Titel des Werkes: „Die Wolke“. Dass die 1953 geborene Künstlerin aus Tübingen im Garten der Buchegger-Villa ausstellt, ist eine zufällige Begegnung von Namensgleichheit. Die Kuratoren der Freiluftausstellung, die Galeristen Anette Urban und Wolfgang Reichert, haben Ursula Buchegger eingeladen, nachdem sie in Köln eine ihrer Trinkhalm-Wolken sahen.
Das Gewirr aus Stäbchen formt sich tatsächlich zu einer Wolke mit weichen Konturen – obgleich die Halme im Detail zu Winkel- und Würfelformen gesteckt sind. Alles Eckige aber hebt sich im Bild des Ganzen auf. Die filigrane Konstruktion, die luft- und lichtdurchlässig ist, wird gleichsam unsichtbar, wenn man mit Abstand auf die Wolke blickt. „Anfang und Ende gibt es nicht“, sagen die Kuratoren.
Das Volumen flimmert in den Farben der Trinkhalme, vollgesogen mit Rot, Blau, Gelb, Rosa, Orange, Grün. Wer dem Plastikgewölk ganz nahe kommt, sieht, wie viele Mischtöne an den Schnittstellen entstehen, wo verschiedenfarbige Halme ineinandergesteckt sind.

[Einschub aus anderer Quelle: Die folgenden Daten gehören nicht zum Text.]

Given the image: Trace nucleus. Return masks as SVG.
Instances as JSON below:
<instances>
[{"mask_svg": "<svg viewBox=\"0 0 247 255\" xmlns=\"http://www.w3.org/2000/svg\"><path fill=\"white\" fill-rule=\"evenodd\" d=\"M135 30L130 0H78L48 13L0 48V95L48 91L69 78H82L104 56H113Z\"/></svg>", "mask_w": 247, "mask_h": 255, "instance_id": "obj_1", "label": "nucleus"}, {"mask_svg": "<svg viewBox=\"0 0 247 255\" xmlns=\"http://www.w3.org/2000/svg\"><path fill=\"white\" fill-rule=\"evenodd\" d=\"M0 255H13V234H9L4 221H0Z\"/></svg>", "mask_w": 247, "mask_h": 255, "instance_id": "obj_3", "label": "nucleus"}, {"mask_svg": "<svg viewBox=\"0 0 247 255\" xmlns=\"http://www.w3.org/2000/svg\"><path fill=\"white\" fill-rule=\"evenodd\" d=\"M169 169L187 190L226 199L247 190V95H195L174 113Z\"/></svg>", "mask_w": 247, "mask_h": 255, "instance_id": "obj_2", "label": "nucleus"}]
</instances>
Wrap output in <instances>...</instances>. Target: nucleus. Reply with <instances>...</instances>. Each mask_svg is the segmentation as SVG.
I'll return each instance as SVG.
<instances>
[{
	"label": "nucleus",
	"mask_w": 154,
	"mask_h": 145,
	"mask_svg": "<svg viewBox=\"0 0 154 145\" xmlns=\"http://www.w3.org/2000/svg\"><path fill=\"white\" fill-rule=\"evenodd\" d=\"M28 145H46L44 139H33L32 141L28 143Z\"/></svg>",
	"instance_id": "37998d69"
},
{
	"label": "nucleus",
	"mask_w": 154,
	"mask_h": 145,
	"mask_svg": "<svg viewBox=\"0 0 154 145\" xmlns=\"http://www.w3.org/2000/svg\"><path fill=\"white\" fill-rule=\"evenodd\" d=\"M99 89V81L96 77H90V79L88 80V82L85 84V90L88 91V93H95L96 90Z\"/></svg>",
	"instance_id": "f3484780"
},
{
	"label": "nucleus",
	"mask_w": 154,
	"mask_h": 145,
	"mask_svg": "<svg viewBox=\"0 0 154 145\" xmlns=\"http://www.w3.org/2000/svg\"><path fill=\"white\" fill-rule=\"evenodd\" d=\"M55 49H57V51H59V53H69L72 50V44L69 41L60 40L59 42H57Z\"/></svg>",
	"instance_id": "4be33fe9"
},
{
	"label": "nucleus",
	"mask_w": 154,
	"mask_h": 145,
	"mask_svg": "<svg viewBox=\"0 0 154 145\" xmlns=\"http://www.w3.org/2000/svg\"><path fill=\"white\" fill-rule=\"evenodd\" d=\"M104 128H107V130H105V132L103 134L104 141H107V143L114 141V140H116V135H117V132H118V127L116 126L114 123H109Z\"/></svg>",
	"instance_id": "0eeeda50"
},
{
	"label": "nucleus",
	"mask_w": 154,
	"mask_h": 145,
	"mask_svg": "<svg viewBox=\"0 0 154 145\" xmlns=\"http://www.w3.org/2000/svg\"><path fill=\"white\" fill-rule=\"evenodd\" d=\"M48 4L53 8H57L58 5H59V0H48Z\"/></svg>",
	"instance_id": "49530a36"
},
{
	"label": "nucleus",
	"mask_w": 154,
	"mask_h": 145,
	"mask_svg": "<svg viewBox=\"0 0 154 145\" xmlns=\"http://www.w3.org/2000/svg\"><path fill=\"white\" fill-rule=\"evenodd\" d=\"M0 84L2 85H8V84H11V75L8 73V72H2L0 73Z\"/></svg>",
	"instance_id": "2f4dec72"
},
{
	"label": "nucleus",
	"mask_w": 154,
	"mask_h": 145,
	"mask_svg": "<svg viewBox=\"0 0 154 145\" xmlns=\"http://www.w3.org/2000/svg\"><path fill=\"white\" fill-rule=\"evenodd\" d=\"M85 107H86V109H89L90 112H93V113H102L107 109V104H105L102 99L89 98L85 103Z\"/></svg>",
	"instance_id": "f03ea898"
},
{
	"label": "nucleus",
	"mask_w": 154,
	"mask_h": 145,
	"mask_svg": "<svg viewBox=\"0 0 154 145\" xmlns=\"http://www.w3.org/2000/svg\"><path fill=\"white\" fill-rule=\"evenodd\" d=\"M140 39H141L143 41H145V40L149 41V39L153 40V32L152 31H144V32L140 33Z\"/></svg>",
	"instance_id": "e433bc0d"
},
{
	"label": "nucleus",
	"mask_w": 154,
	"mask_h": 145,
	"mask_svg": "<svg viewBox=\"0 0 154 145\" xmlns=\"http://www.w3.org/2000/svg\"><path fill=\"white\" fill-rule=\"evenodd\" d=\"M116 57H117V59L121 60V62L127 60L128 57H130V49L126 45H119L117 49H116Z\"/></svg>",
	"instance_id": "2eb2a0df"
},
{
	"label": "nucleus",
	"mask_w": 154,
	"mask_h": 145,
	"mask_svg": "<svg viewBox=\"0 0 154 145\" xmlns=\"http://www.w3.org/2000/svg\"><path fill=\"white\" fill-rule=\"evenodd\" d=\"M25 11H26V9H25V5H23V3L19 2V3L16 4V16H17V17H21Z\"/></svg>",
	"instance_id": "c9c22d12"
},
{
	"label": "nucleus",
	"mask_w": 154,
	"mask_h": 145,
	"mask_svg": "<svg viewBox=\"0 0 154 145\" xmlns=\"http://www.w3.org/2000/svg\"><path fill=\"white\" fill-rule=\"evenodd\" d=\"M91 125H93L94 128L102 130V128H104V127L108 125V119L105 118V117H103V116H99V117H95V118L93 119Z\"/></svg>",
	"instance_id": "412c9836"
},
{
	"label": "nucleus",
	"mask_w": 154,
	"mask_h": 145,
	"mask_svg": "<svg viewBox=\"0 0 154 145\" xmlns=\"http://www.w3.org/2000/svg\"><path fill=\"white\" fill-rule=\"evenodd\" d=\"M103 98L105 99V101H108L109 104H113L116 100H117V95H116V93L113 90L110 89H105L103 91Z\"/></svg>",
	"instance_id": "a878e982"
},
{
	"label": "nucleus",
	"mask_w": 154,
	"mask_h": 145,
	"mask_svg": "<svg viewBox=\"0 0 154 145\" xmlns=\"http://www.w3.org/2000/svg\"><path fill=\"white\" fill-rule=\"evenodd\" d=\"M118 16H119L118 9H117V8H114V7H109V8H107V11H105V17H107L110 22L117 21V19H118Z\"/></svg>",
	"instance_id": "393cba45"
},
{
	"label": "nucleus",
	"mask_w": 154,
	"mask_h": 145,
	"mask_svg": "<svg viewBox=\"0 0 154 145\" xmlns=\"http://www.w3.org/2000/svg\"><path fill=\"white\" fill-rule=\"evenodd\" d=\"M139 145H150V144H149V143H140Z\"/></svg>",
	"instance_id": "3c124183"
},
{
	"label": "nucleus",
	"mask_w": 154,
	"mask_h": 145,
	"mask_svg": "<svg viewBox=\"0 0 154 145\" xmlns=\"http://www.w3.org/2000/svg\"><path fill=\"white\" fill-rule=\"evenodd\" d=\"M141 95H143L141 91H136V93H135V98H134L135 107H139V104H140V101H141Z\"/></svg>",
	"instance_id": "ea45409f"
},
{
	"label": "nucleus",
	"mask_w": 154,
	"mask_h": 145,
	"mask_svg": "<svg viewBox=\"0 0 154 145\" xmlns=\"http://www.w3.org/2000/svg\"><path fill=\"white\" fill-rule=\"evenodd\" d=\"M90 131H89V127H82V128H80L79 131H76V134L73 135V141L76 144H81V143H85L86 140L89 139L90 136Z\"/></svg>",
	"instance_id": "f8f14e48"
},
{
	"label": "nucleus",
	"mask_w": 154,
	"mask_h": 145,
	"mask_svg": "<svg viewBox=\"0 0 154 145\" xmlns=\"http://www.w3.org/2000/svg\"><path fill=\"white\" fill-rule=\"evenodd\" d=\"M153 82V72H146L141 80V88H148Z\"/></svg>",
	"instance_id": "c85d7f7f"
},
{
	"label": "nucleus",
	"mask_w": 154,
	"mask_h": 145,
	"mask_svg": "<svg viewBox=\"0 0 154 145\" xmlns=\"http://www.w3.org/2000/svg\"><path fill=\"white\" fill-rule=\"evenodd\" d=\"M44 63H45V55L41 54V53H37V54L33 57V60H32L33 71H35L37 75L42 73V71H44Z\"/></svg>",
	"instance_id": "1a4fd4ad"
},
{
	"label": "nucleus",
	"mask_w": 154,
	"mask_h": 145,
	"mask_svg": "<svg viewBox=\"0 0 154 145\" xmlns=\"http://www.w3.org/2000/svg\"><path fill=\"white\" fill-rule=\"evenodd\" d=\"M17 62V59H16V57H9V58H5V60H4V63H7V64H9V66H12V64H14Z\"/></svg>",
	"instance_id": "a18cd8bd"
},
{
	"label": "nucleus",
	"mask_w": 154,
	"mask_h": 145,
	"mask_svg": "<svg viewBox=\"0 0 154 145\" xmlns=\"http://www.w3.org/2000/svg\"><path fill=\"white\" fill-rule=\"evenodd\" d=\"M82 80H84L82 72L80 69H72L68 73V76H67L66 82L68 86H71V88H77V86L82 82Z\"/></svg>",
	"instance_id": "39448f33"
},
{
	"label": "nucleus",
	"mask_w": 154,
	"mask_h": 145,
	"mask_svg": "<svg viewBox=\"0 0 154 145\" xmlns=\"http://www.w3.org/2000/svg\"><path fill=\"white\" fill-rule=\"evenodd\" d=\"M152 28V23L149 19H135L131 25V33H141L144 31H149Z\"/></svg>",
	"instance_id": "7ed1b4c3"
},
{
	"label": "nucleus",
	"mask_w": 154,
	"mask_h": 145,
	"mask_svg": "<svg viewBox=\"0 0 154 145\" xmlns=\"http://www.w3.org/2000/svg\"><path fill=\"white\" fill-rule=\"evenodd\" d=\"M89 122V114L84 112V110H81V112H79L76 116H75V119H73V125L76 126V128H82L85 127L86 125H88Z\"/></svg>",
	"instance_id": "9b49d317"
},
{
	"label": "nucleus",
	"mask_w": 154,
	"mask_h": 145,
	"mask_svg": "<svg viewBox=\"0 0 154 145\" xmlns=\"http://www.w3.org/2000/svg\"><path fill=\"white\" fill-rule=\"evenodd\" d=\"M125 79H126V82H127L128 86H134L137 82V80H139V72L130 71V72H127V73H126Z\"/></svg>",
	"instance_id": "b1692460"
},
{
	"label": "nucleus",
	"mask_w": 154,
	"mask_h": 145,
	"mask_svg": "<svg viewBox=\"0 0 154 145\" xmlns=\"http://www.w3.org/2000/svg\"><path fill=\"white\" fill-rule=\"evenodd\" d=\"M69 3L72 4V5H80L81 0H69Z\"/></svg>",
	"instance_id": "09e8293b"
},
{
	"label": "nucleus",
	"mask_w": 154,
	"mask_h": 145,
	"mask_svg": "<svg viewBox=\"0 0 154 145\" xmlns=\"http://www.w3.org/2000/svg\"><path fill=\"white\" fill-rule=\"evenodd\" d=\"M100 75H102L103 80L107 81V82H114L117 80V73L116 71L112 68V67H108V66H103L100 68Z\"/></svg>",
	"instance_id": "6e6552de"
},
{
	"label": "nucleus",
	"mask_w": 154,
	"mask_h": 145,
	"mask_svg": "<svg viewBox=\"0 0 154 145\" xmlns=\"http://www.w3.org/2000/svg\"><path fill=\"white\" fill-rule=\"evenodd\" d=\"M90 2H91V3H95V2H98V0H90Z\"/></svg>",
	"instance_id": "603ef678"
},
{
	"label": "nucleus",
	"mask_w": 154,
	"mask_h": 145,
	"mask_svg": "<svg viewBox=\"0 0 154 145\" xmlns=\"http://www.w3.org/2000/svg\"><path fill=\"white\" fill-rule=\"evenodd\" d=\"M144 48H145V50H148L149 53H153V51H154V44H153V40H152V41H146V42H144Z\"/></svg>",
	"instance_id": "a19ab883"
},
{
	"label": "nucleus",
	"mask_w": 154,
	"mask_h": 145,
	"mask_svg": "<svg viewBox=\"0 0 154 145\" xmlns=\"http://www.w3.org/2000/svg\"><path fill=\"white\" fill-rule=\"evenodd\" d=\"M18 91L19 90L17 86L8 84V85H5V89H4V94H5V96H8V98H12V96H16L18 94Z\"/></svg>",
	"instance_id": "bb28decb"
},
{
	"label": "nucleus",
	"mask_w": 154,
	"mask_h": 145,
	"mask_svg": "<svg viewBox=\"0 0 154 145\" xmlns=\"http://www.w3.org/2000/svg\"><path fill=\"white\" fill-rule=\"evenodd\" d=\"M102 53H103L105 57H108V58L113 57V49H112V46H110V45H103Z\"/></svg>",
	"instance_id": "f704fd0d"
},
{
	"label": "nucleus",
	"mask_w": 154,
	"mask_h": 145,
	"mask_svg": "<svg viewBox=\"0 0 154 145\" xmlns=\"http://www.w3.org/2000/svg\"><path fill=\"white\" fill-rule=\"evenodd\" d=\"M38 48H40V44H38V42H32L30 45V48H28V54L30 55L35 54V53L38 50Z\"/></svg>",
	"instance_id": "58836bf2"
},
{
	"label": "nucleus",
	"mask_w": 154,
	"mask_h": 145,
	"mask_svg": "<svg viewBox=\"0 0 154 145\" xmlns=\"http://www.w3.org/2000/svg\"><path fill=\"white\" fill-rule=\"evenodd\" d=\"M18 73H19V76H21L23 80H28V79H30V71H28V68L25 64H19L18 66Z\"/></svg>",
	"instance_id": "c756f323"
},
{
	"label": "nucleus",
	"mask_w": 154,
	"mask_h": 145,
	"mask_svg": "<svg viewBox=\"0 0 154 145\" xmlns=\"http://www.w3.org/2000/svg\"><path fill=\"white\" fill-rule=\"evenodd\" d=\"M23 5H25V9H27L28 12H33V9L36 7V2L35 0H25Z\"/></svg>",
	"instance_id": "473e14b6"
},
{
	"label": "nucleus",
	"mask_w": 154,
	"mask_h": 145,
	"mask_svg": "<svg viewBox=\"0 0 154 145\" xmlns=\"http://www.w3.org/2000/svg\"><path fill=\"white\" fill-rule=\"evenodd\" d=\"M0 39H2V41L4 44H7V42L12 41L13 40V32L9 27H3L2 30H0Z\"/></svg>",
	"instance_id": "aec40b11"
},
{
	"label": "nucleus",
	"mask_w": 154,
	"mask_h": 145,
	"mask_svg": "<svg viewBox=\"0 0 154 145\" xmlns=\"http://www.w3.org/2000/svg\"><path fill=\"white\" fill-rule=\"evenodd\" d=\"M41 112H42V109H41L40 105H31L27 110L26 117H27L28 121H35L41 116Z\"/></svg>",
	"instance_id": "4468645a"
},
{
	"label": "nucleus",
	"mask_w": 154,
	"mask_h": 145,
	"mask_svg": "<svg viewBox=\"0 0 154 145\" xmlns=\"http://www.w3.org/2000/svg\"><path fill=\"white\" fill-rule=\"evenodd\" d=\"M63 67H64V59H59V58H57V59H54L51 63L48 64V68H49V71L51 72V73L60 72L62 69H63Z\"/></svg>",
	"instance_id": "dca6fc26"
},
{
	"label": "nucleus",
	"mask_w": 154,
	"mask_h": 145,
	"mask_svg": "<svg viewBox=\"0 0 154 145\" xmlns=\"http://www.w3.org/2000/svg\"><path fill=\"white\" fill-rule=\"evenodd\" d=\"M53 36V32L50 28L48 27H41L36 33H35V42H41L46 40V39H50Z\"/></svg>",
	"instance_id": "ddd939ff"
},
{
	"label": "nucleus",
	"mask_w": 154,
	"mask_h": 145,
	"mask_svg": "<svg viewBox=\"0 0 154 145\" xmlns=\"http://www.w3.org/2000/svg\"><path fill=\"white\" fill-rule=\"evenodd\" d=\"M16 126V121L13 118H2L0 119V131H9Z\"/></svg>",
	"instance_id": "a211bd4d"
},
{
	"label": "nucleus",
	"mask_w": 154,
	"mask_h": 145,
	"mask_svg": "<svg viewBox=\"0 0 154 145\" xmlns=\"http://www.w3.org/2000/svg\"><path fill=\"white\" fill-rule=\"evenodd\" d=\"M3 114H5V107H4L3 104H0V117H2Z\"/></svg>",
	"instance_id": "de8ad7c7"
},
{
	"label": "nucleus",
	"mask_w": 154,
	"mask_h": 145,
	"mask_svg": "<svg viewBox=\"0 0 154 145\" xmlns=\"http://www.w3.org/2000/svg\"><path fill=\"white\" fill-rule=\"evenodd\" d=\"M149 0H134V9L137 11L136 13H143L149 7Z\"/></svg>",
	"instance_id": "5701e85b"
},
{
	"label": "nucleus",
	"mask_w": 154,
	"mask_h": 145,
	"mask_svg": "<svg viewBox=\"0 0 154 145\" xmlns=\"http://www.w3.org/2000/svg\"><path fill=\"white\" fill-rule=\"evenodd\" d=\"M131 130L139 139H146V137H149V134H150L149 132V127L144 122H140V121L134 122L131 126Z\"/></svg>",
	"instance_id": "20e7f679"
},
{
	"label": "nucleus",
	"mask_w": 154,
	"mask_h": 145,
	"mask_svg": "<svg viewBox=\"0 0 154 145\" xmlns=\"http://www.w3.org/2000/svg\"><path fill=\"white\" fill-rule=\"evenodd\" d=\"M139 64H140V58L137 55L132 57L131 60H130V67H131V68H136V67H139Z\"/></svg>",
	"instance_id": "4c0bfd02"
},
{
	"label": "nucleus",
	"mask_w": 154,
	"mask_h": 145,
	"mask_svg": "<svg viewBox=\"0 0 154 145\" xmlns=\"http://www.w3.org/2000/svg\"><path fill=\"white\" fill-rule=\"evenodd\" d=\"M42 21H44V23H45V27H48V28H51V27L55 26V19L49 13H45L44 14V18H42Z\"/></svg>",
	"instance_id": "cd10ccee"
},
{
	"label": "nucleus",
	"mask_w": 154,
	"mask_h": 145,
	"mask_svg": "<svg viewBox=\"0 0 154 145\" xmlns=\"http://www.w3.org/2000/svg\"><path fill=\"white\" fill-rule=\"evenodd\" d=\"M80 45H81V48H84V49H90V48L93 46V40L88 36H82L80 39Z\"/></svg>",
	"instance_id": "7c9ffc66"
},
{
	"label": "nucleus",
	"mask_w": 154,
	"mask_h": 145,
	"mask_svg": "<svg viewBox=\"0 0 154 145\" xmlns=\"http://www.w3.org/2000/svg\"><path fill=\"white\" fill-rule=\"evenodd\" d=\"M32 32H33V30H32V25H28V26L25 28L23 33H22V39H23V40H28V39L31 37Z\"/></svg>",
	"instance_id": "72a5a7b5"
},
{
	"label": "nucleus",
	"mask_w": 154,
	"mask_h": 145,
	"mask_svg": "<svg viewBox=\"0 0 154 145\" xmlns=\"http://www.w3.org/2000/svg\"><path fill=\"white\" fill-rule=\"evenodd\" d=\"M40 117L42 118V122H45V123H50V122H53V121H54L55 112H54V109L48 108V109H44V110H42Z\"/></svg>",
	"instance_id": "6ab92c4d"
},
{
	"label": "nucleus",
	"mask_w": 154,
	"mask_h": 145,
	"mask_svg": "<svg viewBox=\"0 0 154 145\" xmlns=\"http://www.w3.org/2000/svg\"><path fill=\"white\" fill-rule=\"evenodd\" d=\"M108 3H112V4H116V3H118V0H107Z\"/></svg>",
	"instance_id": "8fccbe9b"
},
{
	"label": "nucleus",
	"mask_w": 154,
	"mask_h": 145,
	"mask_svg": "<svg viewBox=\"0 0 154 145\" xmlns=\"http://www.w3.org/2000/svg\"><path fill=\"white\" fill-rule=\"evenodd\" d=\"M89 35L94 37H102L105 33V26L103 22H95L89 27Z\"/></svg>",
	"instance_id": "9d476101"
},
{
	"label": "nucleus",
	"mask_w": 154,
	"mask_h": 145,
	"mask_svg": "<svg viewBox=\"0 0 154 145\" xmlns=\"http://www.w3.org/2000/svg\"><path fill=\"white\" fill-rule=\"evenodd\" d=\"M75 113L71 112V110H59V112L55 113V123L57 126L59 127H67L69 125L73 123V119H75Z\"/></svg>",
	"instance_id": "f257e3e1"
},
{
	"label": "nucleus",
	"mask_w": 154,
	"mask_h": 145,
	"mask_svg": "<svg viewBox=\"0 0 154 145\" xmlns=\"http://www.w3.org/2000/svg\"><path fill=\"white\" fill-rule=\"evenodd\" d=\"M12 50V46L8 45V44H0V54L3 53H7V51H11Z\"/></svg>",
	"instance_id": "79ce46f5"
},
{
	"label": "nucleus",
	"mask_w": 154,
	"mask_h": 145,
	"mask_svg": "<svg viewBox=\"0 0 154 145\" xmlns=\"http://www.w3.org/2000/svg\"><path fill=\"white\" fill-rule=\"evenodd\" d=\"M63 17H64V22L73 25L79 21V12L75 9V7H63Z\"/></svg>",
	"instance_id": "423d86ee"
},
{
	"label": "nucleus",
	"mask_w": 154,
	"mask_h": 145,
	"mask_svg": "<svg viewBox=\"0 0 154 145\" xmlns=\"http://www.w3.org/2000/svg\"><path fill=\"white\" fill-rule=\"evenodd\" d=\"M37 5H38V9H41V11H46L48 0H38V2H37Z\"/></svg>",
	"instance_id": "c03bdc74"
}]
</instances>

Nachts ist die Wolke von unten angeleuchtet. Der Effekt ist begrenzt und nicht vergleichbar mit dem Gartenkunstwerk des vergangenen Sommers – der Lichtschlange des amerikanischen Künstlers Jason Peters. Dessen sich durch den Garten windende Leuchtspur aus hunderten ineinandergesteckter Plastikeimer legte mit Einbruch der Dunkelheit an magischer Wirkung zu. Mit Ursula Bucheggers TrinkhalmWolke, die im Tageslicht prunkt, knüpfen Anette Urban und Wolfgang Reichert an das ebenfalls von ihnen kuratierte Gartenschauspiel 2016 an. Der Garten des Architekturmuseums im Thelottviertel hat bis 29. Oktober täglich bis Mitternacht geöffnet.
Und wie immer das Wetter ist: Diese eine Wolke wird da sein.